» **Objectives**
1. In the essay on Spanglish, rewrite the passage from "There are more" up to and including "native Spanglish speaker.", putting "Spanish-English" wherever "Spanglish" appears.
2. In the essay on Spanglish, what did the writer's mother earn in Spanish?
# Reading passage start
There are more than 560 languages spoken in Latin America. Most are dying native Indigenous languages, including Quechua, Guarani, and Aymara. There’s Haitian Creole, Portuguese, and, of course, the language that dominated after the oppressive history of colonization and imperialism — Spanish. For some Latine people, the latter is a badge of honor; for others, like me, it has been a source of insecurity. In my 30s, I’ve come to understand that this shame has stopped me from embracing a sense of pride in my bilingual identity as a native Spanglish speaker.
In my early years, I was acutely aware of the linguistic divide that separated my family’s native culture from the culture my sisters and I grew up in. As my mother put it, “En la casa es el Ecuador, y en la calle es Brooklyn,” or, “In the house, it’s Ecuador; on the street, it’s Brooklyn.” Unlike most migrants, she mostly meant it regarding discipline. She was more flexible about my two older siblings and I speaking mostly English, especially by the time I was born. As the youngest, much of my “assimilation” was thanks to my siblings; I like to think of them as the true first generation, and I’m more of the 1.5 generation. They were the ones who navigated the majority of their school-age years with a mother who only understood Spanish.
By the time I was born, they were already in preschool, learning English as their second language. My mother earned her GED in Spanish and took a mandatory reading and writing course in English. She was determined to learn as much of the language as she could in order to move from being a volunteer at our childhood daycare center to eventually becoming the full-time head cook. Her greatest effort was to end her days sweating away at a local factory. Now, she recalls how in those days, my sisters, then barely in double digits, mocked her attempts at speaking backward English. My mother’s attitude was always, “Me entendiste o no?” (Did you understand me or not?), a mindset I would eventually adopt.
To be clear, I do not consider myself a “no sabo” kid, which Language Magazine describes as an intentionally incorrect translation of “I don’t know” and a term used to mock second- or third-generation Latines who don’t speak “proper” Spanish. Just as limited English proficiency is used to ridicule migrants in Western culture, there’s an elitist understanding that Spanish proficiency is a prerequisite for being respected within the Latine community.
Still, I like to think my experience makes me a “kinda sabo” kid — someone who grew up with Spanish and English constantly converging. Spanglish wasn’t a conscious effort; it was my first relationship with linguistic code-switching, both inter-sentential (switching languages between sentences; e.g., “I’m going to the store. ¿Quieres venir?”) and intra-sentential (switching languages within a single sentence; e.g., “I’m going to the tienda to buy some groceries.”). Being a “kinda sabo” kid means I know enough to always say, “yo sé,” but I sometimes still experience the insecurities, mental blocks, and shame of my “no sabo” counterparts.
# Reading passage end
# Supplied entries start
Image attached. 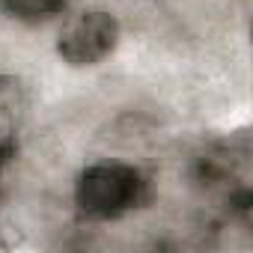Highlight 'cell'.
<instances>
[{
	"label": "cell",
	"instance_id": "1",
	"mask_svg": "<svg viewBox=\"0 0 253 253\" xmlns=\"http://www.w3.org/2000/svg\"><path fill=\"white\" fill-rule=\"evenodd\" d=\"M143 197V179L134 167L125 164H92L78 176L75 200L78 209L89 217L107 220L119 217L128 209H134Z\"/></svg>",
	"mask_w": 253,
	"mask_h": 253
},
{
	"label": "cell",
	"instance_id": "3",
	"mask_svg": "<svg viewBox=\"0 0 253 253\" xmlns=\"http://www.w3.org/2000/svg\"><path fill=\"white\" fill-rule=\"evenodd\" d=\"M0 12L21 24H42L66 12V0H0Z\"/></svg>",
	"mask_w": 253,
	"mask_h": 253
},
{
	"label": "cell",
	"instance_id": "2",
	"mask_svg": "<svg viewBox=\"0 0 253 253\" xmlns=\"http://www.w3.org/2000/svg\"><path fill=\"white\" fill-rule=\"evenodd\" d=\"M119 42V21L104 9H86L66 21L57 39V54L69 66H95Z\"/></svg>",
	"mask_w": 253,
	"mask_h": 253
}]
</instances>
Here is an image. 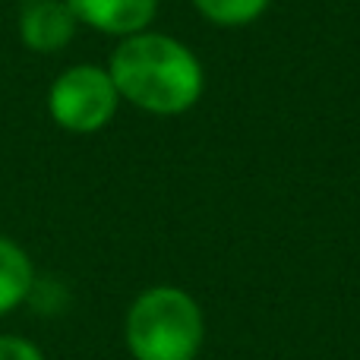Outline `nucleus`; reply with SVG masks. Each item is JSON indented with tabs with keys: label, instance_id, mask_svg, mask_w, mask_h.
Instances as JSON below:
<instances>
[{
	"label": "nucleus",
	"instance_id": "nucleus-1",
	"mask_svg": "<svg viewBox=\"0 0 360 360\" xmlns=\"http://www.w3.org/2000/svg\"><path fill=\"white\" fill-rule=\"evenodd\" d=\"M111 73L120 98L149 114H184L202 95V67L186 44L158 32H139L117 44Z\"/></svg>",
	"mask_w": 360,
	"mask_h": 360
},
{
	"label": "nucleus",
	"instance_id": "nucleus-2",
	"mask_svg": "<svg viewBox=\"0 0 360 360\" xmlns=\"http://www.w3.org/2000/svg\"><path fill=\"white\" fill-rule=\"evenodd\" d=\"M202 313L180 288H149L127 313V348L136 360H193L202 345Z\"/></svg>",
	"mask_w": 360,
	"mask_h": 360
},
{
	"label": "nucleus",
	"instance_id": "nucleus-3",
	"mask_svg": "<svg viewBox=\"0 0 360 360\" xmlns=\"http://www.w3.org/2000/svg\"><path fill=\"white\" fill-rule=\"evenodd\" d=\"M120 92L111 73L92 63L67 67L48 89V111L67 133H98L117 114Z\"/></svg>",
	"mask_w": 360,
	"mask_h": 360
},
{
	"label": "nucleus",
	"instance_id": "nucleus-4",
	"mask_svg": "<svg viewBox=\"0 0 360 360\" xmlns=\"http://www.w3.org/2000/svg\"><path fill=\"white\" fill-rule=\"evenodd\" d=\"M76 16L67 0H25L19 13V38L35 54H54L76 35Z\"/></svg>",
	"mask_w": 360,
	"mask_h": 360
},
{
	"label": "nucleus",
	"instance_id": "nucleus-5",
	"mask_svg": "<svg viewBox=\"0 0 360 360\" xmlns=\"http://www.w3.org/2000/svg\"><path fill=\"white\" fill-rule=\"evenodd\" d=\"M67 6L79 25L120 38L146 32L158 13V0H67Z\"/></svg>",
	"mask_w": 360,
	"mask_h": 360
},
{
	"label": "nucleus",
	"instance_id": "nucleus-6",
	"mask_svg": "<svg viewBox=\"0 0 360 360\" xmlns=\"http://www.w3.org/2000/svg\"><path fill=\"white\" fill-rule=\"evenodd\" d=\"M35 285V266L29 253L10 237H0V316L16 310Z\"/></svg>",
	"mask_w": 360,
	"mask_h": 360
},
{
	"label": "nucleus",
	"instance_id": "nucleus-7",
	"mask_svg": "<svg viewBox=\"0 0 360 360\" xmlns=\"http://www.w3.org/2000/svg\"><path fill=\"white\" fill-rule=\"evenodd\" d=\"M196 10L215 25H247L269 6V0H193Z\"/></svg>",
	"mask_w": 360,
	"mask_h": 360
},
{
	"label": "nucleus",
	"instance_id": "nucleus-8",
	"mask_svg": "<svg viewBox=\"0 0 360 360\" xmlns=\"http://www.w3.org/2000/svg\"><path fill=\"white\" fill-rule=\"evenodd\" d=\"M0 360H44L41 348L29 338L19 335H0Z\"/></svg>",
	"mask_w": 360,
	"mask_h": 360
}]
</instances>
# Supplied entries end
# Supplied entries start
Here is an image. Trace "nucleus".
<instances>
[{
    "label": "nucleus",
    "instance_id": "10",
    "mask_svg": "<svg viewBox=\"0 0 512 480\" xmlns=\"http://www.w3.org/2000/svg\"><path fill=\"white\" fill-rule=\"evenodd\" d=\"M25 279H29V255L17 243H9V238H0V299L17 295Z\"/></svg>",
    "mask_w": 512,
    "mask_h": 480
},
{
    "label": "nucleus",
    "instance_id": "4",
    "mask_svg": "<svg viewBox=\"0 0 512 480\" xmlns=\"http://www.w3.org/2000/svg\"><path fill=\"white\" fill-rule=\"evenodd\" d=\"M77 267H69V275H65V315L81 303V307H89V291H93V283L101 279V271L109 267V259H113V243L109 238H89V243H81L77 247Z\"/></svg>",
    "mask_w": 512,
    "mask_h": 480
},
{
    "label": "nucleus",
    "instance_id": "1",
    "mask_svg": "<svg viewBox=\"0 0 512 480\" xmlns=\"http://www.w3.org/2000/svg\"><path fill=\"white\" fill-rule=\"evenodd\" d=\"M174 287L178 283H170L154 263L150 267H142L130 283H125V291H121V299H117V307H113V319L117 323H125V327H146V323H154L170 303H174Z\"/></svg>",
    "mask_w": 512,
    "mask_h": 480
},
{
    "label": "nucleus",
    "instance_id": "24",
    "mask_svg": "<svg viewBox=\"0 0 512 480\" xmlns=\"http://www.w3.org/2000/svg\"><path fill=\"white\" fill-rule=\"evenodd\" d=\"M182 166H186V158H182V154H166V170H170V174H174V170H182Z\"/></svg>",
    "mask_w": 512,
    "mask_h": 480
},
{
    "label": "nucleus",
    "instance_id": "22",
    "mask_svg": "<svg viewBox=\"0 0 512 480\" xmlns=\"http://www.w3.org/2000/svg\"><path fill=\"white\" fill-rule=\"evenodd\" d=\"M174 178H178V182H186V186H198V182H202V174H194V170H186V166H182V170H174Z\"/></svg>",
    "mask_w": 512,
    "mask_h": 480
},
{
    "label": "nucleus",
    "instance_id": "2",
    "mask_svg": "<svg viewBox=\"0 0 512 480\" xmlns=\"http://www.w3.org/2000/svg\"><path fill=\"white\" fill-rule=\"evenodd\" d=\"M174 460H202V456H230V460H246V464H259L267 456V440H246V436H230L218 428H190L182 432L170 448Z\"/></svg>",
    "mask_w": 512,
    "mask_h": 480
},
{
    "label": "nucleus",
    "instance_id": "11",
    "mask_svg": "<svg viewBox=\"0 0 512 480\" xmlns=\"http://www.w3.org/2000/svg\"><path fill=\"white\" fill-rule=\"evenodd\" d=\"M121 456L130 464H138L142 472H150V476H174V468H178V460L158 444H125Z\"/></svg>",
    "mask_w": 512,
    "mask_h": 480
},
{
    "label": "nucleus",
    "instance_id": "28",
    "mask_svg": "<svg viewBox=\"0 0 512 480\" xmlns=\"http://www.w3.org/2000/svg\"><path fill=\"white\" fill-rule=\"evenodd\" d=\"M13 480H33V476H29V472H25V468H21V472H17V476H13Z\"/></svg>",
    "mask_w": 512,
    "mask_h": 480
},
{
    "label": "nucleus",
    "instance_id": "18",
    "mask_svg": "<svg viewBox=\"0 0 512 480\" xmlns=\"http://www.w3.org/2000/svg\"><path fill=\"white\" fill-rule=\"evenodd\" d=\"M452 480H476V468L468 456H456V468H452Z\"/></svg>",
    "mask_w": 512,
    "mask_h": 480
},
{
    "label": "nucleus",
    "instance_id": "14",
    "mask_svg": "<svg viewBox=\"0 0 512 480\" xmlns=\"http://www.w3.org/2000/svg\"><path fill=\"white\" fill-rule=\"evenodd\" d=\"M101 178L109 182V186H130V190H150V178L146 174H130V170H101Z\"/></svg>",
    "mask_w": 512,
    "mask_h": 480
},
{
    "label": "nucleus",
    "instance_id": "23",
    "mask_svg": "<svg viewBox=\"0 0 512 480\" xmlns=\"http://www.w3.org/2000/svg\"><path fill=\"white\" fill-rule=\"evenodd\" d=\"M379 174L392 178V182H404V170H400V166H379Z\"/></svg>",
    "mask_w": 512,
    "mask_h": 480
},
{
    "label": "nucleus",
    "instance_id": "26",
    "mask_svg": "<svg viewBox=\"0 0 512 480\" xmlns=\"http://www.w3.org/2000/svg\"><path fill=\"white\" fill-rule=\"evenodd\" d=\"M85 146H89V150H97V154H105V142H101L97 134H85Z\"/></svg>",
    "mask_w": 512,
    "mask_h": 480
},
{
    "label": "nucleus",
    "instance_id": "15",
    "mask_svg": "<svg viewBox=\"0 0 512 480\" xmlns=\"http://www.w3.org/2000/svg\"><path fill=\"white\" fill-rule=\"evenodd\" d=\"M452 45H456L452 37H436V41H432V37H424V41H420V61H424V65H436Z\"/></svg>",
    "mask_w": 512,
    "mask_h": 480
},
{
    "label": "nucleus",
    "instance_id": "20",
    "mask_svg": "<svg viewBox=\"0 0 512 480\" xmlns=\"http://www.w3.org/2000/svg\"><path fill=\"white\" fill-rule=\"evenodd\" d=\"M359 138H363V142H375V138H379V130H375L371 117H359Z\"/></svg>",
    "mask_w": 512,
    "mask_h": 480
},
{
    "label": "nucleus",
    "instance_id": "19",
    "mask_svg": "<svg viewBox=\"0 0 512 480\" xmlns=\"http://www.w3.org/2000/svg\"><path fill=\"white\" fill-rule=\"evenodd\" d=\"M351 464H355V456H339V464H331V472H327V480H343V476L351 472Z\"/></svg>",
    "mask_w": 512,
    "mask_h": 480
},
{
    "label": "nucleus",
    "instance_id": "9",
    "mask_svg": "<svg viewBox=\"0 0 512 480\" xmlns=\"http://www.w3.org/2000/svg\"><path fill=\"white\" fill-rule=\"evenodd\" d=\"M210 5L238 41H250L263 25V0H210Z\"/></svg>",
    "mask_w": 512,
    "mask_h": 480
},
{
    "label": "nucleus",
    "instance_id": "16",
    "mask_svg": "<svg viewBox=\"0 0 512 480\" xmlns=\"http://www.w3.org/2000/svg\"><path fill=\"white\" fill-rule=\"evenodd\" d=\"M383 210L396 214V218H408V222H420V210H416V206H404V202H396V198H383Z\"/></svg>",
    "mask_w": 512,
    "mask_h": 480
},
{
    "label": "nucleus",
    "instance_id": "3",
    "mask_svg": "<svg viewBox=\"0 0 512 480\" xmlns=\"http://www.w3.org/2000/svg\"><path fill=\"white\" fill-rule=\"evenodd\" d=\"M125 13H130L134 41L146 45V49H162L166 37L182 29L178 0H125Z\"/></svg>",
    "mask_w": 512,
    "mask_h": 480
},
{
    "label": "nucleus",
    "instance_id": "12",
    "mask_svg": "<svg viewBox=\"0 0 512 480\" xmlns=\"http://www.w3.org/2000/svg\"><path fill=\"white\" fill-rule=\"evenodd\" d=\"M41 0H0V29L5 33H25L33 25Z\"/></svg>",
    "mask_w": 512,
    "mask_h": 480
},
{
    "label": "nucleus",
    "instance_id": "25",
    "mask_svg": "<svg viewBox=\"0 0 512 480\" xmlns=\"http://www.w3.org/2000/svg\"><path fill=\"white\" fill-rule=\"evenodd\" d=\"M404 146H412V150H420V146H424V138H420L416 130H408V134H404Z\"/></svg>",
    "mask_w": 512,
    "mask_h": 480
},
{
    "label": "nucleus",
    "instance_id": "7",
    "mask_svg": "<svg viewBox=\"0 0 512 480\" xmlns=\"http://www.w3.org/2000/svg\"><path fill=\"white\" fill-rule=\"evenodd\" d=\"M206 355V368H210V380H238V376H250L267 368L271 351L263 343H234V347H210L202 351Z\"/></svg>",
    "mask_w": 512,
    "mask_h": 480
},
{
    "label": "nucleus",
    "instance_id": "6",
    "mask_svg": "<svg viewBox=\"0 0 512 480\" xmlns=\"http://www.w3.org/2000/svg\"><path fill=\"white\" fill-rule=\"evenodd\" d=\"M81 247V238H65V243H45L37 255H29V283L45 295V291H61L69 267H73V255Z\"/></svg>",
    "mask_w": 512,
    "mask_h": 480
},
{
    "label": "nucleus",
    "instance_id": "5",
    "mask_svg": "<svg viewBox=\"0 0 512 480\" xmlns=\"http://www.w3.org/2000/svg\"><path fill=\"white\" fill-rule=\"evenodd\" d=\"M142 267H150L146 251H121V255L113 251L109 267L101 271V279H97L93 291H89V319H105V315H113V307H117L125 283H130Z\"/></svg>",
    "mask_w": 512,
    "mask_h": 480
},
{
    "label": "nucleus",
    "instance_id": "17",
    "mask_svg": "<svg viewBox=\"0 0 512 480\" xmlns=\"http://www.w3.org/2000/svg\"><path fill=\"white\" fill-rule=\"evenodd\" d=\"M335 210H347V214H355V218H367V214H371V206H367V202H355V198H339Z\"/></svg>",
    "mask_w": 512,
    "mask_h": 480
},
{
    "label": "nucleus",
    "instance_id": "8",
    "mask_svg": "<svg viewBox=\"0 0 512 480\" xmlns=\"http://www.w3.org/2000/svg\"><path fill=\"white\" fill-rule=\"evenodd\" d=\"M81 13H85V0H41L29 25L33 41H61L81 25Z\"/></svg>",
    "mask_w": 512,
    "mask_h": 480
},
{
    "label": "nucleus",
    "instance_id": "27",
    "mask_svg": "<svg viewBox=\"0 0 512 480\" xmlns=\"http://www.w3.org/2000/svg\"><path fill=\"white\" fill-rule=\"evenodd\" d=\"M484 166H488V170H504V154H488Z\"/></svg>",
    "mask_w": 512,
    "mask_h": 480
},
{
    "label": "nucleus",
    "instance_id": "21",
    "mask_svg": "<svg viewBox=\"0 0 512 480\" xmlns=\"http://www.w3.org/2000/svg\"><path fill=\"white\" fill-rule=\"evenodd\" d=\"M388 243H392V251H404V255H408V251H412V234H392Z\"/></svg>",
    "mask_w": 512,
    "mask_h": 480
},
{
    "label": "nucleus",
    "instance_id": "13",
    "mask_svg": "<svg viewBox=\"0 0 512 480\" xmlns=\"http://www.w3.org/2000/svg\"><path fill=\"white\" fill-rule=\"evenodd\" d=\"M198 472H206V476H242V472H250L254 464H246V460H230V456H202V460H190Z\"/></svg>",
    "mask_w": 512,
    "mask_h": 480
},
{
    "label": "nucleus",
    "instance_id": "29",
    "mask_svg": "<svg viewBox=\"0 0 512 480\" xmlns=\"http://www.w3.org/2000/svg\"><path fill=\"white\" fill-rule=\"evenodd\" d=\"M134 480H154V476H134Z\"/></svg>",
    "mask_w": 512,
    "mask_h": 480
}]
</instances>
# Supplied entries end
» **Correct answers**
1.
There are more than 560 languages spoken in Latin America. Most are dying native Indigenous languages, including Quechua, Guarani, and Aymara. There’s Haitian Creole, Portuguese, and, of course, the language that dominated after the oppressive history of colonization and imperialism — Spanish. For some Latine people, the latter is a badge of honor; for others, like me, it has been a source of insecurity. In my 30s, I’ve come to understand that this shame has stopped me from embracing a sense of pride in my bilingual identity as a native Spanish-English speaker.

2. Her GED.